The popularity of culinary travel is inspiring
hoteliers toward more resonant and culturally
inspired food and beverage programs and
innovative menu design. Executive Chef
Warren Schwartz of Whist at the Viceroy
Hotel in Santa Monica talks about Warren’s
Culinary Journals, a special section of the
Whist menu that includes unique, memorable
dishes and mini-travelogues from Chef
Schwartz’s own vacation travels.
How and when was this “culinary journal”
concept generated?
About a year ago, I noticed when I returned
from vacation that one of the first questions
my friends asked was, “What was the food
like?” Those answers seemed to provide a
vibrant snapshot of what the place was
about and what the culture was like. At that
point, I thought it would be cool to replicate
some of the unforgettable foods I sampled—to
bring the flavors and the back story home to our
restaurant guests. Something as simple as a visit to
a fish shack on the beach inspired me to re-create
both the dish itself and to relate the story about it.
The setting, the people, the flavors—all of that
served as inspiration. I am always looking for something
different and the chance to break out of the
box.
A handful of dishes distinguishes this portion of
your menu.What are some of the most unique features
on the current menu?
The Patlican Musakka is an interesting twist on the
traditional moussaka typically associated with Greek
cuisine. This version was inspired by a Turkish dish I
shared with my friend Clark at a small restaurant
outside the main city gates in Istanbul. I add currants,
providing a sweet element to the lamb and
béchamel sauce. Another dish that was fun to translate
was a Croatian veal recipe. My girlfriend is
Croatian and prompted my visit there. The veal
“under a bell” is probably my favorite dish, an homage
to a small rural community south of Dubrovnik,
and my memory of an afternoon spent at a little
riverside restaurant there, drinking homemade wine
and enjoying this great veal dish.
In your attempt to depict the rich culinary
traditions of the places you visit, are there any
limits to what you might offer?
We try to walk the line in featuring authentic flavors
without offering anything too weird or offbeat. The
thought is to feature interesting, exotic renditions
that are still accessible and appealing. Nothing
bizarre or unappetizing!
Have you been able to
source ingredients fairly
easily?
That has been hard. In
the beginning, I couldn’t
always find things and
sometimes had to substitute
ingredients. I
talked to friends who
specialize in various
cuisines and explored
various flavors I remembered.
Sometimes it
came down to a physical
description like, “It was
red and tasted like this.”
For example, it took a
year for me to find a
source for lardo (preserved
pork fat).

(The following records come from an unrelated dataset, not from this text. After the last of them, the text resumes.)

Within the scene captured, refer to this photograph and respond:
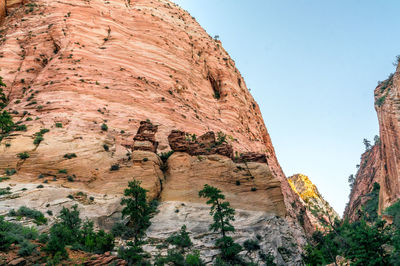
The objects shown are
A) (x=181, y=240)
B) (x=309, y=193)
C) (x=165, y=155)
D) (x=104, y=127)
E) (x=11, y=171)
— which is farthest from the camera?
(x=309, y=193)

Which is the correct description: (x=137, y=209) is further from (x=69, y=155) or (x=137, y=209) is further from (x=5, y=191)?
(x=5, y=191)

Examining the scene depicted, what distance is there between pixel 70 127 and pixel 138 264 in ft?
60.2

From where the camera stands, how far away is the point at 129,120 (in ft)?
128

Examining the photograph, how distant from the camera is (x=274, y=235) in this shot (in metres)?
27.5

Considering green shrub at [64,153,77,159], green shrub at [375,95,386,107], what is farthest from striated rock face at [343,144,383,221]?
green shrub at [64,153,77,159]

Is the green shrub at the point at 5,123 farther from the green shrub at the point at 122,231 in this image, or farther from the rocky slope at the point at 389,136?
the rocky slope at the point at 389,136

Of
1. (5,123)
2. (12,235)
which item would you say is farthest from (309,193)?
(12,235)

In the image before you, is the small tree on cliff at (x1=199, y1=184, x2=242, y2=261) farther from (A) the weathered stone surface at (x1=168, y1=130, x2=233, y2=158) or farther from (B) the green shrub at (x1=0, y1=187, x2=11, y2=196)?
(B) the green shrub at (x1=0, y1=187, x2=11, y2=196)

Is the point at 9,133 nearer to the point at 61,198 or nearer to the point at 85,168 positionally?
the point at 85,168

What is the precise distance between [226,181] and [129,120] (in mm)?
13998

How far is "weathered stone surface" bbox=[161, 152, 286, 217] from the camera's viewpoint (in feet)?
101

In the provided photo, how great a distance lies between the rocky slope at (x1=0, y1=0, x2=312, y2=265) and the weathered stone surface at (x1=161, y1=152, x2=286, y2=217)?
4.2 inches

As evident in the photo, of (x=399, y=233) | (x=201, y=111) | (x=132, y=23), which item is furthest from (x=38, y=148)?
(x=132, y=23)

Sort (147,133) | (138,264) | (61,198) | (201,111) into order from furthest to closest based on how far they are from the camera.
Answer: (201,111) < (147,133) < (61,198) < (138,264)
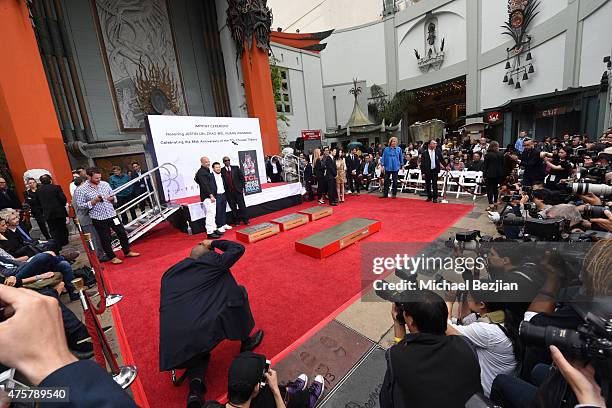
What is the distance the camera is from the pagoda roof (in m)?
19.0

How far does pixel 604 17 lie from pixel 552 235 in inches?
569

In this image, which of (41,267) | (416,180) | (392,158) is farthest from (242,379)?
(416,180)

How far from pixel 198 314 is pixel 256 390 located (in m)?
0.80

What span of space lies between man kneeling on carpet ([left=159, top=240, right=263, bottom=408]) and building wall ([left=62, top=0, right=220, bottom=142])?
11557mm

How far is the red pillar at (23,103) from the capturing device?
6.55 meters

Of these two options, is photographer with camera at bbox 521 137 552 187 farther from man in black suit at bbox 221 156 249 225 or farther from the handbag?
the handbag

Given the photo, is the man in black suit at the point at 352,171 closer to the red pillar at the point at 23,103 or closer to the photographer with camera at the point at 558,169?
the photographer with camera at the point at 558,169

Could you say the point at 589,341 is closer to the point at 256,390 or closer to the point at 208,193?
the point at 256,390

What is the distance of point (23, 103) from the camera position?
265 inches

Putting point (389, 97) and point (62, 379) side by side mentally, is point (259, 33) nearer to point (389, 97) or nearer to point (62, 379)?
point (62, 379)

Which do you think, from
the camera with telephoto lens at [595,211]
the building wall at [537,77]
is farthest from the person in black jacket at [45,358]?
the building wall at [537,77]

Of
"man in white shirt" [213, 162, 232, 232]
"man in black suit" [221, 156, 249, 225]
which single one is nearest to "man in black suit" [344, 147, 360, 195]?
"man in black suit" [221, 156, 249, 225]

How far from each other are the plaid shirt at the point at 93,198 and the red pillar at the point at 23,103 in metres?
3.97

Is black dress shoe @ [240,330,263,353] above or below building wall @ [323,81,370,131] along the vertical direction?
below
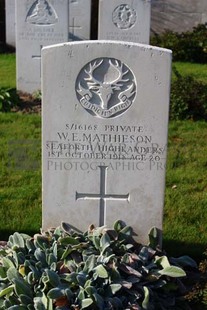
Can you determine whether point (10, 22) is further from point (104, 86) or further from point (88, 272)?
point (88, 272)

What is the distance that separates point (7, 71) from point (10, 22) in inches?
156

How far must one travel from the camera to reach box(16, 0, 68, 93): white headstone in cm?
857

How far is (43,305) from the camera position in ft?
10.4

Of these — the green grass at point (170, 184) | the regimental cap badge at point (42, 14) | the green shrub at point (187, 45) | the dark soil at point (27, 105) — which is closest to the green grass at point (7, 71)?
the dark soil at point (27, 105)

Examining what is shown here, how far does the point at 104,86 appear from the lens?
3.55 m

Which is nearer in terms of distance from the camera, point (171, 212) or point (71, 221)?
point (71, 221)

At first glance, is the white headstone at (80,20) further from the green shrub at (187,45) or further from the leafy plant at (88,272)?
the leafy plant at (88,272)

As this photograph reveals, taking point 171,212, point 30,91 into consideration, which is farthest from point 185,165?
point 30,91

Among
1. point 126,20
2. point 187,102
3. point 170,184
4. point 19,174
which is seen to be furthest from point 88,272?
point 126,20

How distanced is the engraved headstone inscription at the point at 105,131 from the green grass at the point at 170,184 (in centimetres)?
81

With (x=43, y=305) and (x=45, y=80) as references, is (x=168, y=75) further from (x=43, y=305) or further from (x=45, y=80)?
(x=43, y=305)

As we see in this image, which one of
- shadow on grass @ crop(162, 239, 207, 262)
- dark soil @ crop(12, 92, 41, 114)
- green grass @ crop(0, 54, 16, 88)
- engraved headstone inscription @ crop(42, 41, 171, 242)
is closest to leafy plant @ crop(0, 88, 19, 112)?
dark soil @ crop(12, 92, 41, 114)

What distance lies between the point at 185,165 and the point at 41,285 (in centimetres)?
303

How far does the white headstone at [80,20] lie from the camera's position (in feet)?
45.9
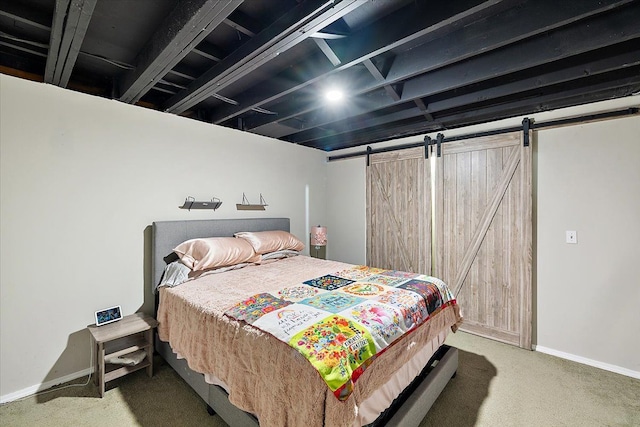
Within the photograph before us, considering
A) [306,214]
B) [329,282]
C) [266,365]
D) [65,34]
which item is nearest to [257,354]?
[266,365]

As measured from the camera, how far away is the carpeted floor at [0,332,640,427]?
1.94 m

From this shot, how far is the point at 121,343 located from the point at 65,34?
236cm

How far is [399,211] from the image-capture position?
13.0 feet

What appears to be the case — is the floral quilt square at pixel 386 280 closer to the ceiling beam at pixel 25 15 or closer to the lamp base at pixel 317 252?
the lamp base at pixel 317 252

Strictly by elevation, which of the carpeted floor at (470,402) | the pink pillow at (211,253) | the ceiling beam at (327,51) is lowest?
the carpeted floor at (470,402)

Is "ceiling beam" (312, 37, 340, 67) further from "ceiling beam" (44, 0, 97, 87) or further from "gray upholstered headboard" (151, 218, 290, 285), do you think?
"gray upholstered headboard" (151, 218, 290, 285)

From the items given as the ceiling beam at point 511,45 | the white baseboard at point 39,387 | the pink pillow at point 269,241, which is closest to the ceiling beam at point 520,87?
the ceiling beam at point 511,45

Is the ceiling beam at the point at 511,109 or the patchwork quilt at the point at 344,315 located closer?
the patchwork quilt at the point at 344,315

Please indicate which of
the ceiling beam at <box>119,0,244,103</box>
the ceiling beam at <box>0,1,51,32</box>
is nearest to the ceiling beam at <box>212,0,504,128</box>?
the ceiling beam at <box>119,0,244,103</box>

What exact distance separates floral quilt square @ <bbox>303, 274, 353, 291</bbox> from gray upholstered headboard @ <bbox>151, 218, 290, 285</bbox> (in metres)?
1.36

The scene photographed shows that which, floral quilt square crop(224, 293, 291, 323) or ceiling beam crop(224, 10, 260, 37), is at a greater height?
ceiling beam crop(224, 10, 260, 37)

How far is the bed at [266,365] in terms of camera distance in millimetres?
1337

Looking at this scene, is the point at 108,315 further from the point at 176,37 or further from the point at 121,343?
the point at 176,37

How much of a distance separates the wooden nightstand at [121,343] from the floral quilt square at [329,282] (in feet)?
4.68
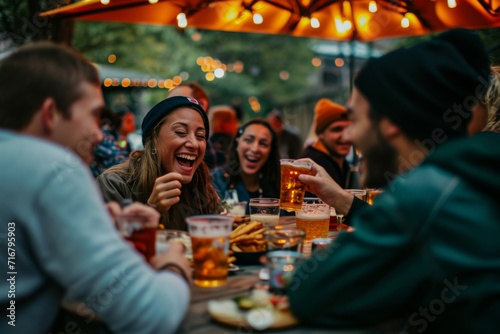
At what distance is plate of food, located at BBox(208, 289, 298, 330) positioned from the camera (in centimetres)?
170

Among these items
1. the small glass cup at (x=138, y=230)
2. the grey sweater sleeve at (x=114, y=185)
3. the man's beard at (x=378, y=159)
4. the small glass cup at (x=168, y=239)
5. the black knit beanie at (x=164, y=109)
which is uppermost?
the black knit beanie at (x=164, y=109)

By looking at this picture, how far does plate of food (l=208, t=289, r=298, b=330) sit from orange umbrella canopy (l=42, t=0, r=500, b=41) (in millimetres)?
4378

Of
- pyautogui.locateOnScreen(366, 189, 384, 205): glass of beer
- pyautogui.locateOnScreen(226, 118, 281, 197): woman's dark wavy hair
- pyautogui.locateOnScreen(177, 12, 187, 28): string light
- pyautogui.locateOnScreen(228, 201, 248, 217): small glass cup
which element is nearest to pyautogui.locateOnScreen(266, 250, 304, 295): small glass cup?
pyautogui.locateOnScreen(366, 189, 384, 205): glass of beer

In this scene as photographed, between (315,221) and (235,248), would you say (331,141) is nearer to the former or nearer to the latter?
(315,221)

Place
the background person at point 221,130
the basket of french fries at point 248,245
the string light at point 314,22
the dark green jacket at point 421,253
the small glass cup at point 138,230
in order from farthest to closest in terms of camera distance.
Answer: the background person at point 221,130 → the string light at point 314,22 → the basket of french fries at point 248,245 → the small glass cup at point 138,230 → the dark green jacket at point 421,253

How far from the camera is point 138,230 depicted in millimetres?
2010

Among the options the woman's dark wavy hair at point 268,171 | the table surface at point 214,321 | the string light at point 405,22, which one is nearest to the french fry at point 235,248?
the table surface at point 214,321

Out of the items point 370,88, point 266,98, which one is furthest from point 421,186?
point 266,98

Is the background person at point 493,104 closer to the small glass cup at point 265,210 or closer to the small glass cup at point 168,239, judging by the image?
the small glass cup at point 265,210

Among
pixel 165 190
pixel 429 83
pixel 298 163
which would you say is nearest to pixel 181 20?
pixel 298 163

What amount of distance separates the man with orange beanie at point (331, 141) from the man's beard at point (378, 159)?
417cm

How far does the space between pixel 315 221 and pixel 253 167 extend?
2761 mm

Another
sourcing consideration
has been my desire to be
loyal to my purveyors of local and sustainable products.
That factors heavily.
How does your career background inform your
culinary menu?
I am French trained and have worked at the Lark
Creek Inn, Patina, and the Saddle Peak Lodge, so
that does inform. But I really try to see through to
the flavors of each dish. I guess I am a purist in that
sense, trying to authenticate each recipe and steer
clear of mixing it up. It seems blasphemous somehow.
I am very committed to keeping it real.
What has the reaction been to Warren’s Culinary
Journals?
I wasn’t sure how well these items would go over,
but we have been selling the heck out of the culinary
menu. People seem to enjoy the opportunity to
escape to another corner of the world without
leaving home, to think about and imagine the place
through the culture of food. They love coming back
and seeing new features on the menu, as we add
them quarterly. It’s great to stimulate the guest’s
imagination along with their taste buds, to send
them away with something more. That’s always
the goal.
Nancy Fox is a frequent contributor to HOTEL F&B.